Cdh1 as well includes a poly-Ser in the N-terminal region from residue 32-38. In general serine, threonine and tyrosine side chains can act as phosphorylation sites for posttranslational modification. In the cdh1 protein amino acid modifications can be found at residue 156 being a phosphoserine and at residue 157 being a phosphothreonine.

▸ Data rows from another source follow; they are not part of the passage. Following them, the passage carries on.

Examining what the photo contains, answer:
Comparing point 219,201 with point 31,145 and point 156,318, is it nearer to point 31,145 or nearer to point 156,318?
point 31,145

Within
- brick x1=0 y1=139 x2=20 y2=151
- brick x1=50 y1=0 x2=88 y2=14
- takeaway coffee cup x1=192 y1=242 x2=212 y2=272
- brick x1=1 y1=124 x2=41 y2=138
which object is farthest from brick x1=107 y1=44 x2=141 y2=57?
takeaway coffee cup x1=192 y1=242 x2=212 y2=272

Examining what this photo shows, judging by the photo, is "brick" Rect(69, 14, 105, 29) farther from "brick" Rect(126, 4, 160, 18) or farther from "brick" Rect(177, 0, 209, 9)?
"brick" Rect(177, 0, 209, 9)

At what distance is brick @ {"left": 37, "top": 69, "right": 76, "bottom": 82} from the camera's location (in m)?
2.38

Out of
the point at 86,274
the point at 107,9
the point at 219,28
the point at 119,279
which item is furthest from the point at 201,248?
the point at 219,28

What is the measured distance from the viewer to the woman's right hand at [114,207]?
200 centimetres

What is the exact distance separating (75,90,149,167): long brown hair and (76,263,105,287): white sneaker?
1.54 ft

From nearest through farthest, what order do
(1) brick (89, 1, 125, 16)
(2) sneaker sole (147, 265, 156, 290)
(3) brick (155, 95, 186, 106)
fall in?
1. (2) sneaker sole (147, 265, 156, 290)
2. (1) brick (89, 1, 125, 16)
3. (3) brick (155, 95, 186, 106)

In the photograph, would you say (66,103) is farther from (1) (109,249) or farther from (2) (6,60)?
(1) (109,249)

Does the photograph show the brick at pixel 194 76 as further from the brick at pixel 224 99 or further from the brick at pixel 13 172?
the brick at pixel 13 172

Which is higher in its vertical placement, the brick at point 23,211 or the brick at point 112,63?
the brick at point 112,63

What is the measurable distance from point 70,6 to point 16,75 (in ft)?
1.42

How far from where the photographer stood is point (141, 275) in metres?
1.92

Cdh1 also contains a C-terminal Ile-Arg (IR) dipeptide motif at residue 565 and 566, which is suggested to bind to the Cdc27 subunit of APC.

=== Substrate binding ===
Cdh1 has seven WD repeats, which are located between the middle of the protein and the C-terminal end. They have a conserved core length of about 38 to 43 amino acids, which in general end with tryptophan-aspartic acid (WD). WD repeat proteins are assumed to form a circularized beta propeller structure, which is thought to be essential for the biological function. The WD repeats in cdh1 are suspected to be the binding sites for the APC/c substrates. Thus cdh1 seems to be a sort of linker between the APC/c complex and the substrates. The APC/c substrates contain a D-Box and/or a KEN-Box, which are important for the interaction with cdh1.